[Your assignment]
Among the lines below, take the one holding "Travel like kardashian", the one holding "ファッションショーでフロントロウに座ったニコライ、ライラ、ケイト。Photo: Stephane Cardinale", and all lines between them. Set them down exactly.

[Dataset excerpts]
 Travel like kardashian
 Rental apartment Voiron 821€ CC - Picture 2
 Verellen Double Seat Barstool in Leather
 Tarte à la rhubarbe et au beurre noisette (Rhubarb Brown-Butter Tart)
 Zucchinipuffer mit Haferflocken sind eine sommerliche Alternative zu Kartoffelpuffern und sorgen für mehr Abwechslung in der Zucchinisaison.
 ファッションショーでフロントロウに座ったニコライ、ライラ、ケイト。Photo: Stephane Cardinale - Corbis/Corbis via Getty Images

* * *

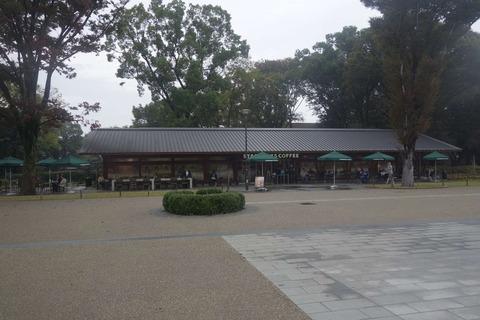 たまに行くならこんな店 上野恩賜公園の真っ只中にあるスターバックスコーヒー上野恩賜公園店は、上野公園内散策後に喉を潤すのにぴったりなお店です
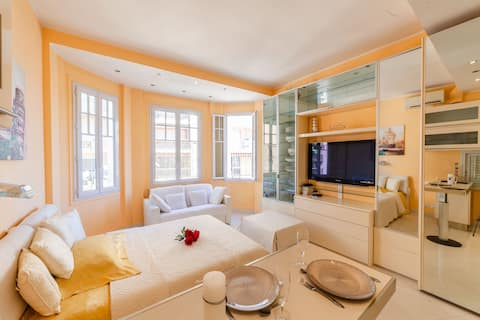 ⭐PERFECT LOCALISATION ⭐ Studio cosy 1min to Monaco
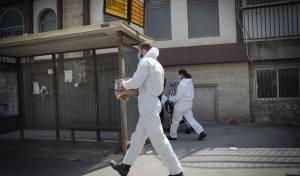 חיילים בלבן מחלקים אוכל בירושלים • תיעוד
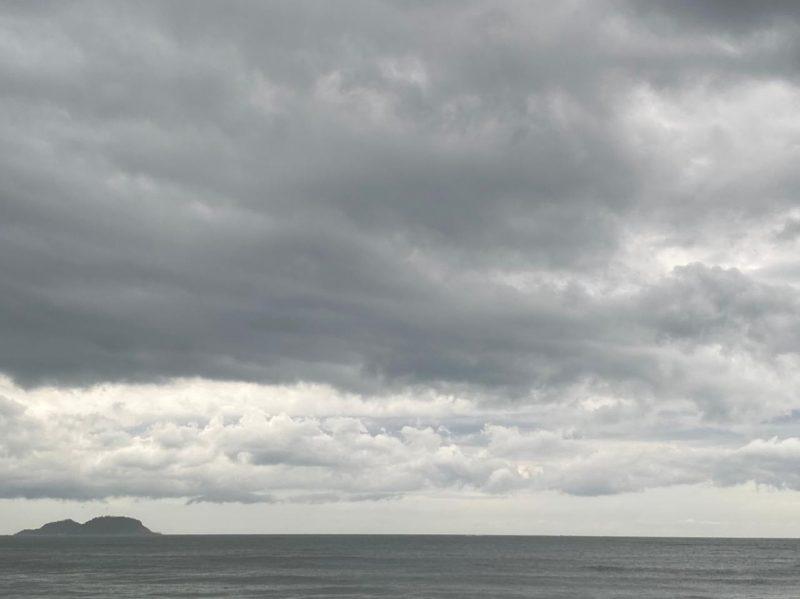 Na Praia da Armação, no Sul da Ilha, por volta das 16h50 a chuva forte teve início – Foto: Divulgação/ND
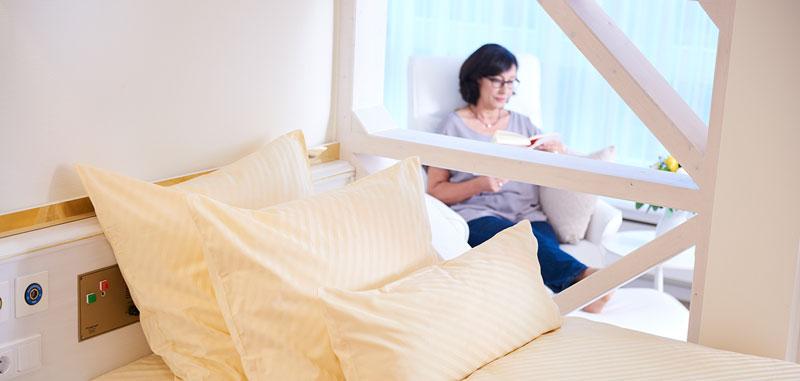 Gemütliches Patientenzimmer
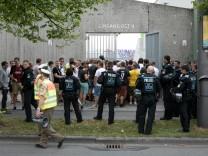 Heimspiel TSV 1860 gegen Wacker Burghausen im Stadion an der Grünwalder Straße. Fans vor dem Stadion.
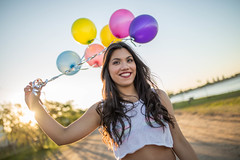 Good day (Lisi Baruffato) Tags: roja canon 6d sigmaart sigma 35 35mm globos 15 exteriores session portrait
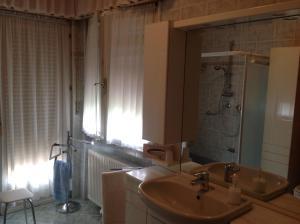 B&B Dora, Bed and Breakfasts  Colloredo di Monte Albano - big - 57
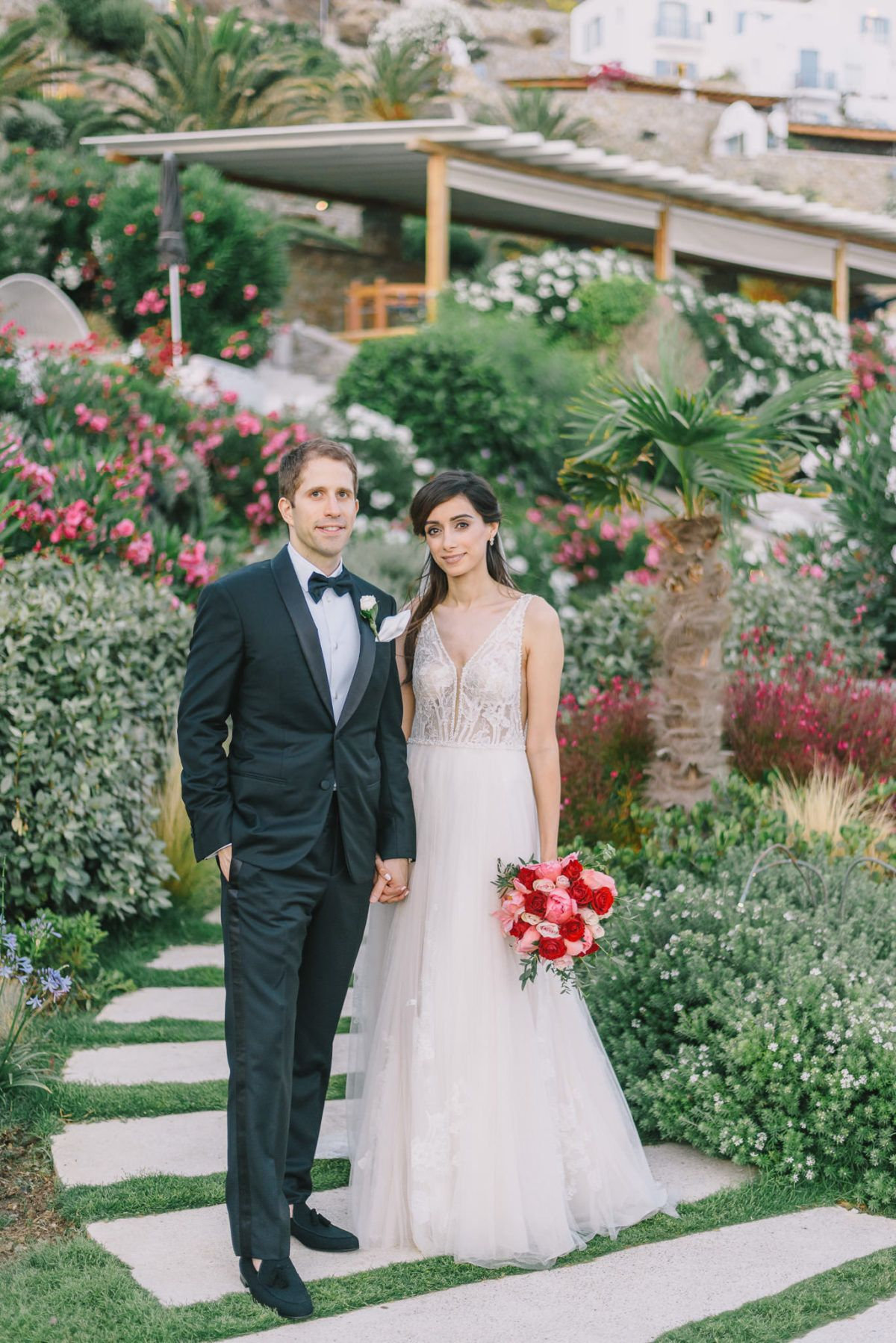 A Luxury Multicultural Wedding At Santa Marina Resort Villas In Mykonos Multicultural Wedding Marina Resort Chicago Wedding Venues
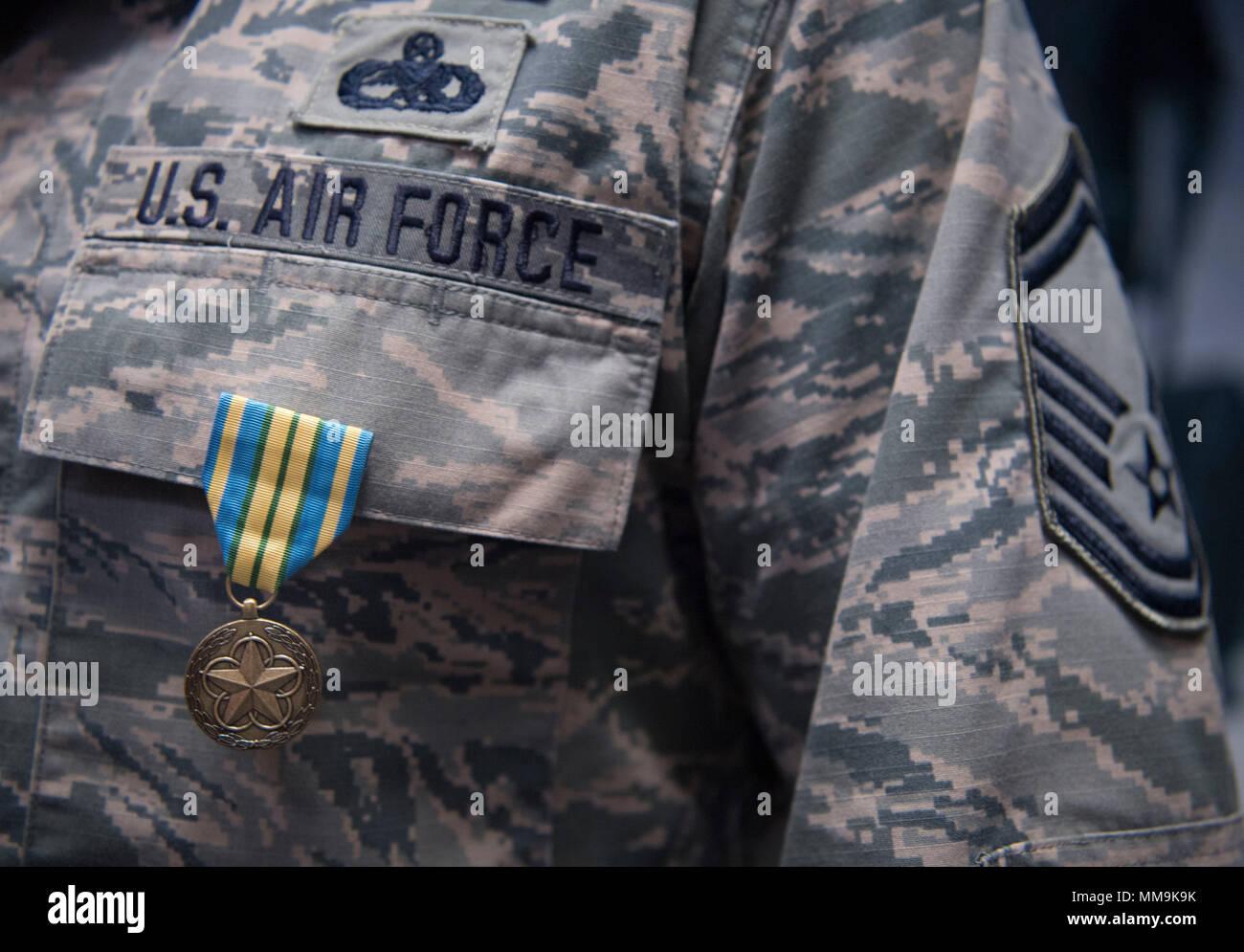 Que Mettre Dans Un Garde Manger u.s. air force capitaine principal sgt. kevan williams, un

--

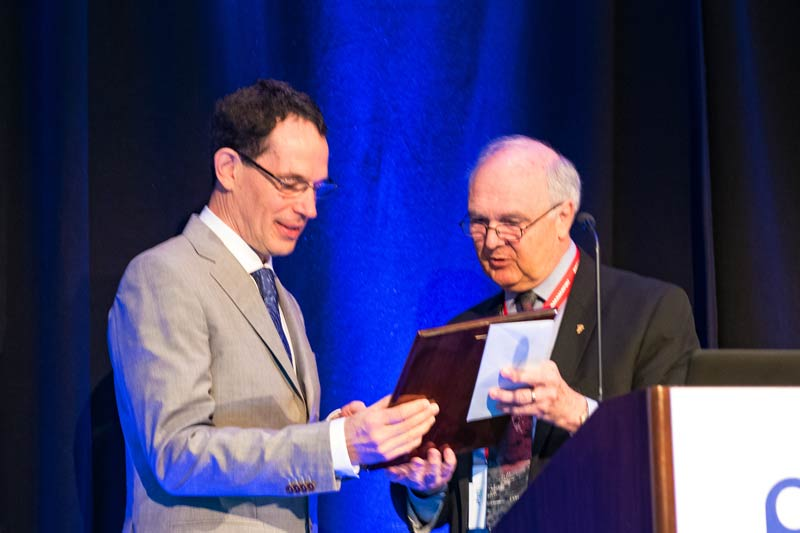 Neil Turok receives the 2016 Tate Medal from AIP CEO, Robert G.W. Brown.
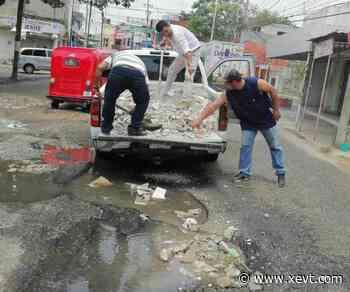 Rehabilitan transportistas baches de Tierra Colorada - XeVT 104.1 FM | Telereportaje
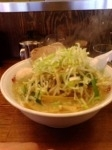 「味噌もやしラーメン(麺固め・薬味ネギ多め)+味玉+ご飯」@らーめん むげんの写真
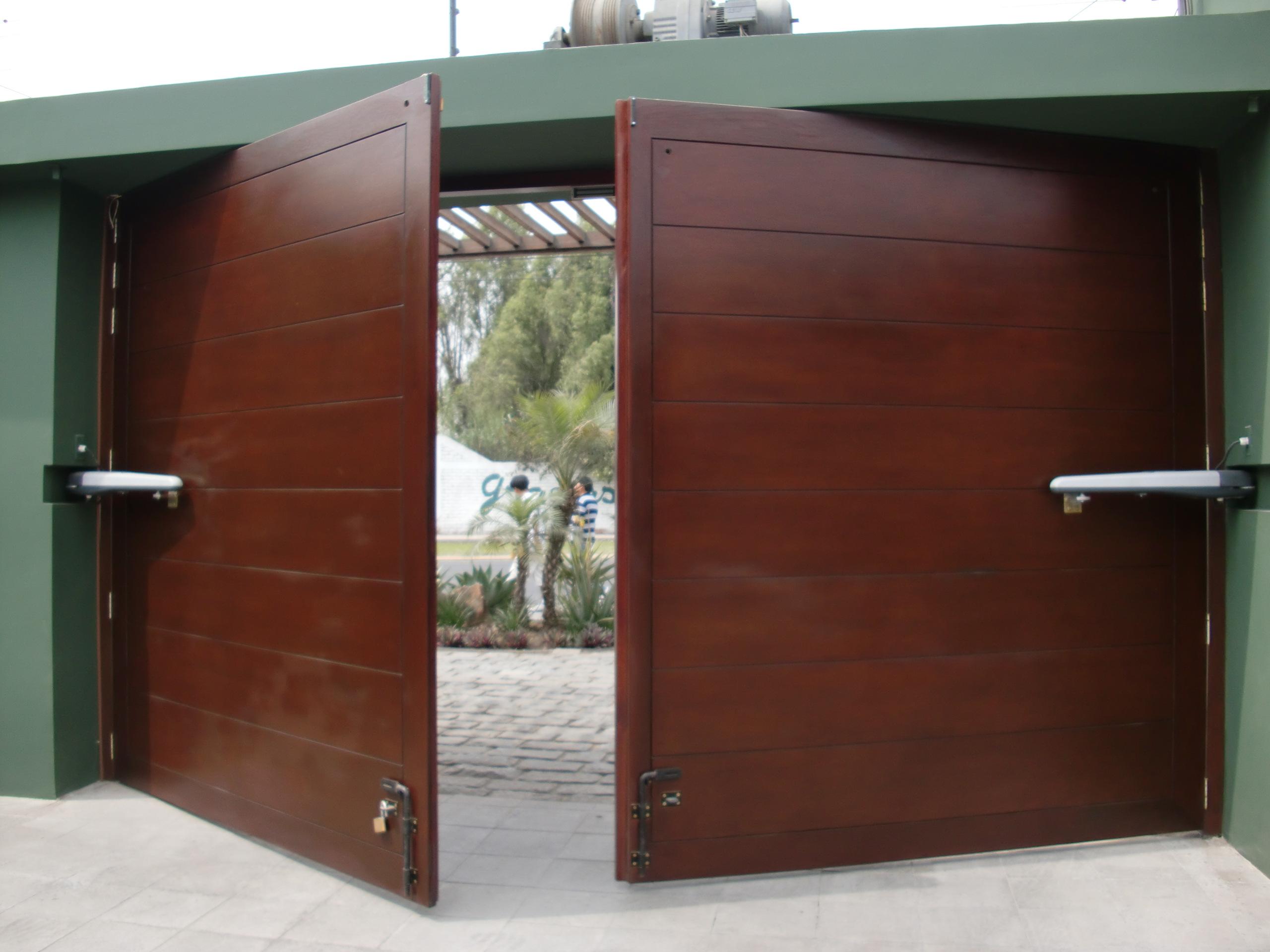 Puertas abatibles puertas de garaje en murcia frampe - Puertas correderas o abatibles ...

[Response to this task]
 Travel like kardashian
 Rental apartment Voiron 821€ CC - Picture 2
 Verellen Double Seat Barstool in Leather
 Tarte à la rhubarbe et au beurre noisette (Rhubarb Brown-Butter Tart)
 Zucchinipuffer mit Haferflocken sind eine sommerliche Alternative zu Kartoffelpuffern und sorgen für mehr Abwechslung in der Zucchinisaison.
 ファッションショーでフロントロウに座ったニコライ、ライラ、ケイト。Photo: Stephane Cardinale - Corbis/Corbis via Getty Images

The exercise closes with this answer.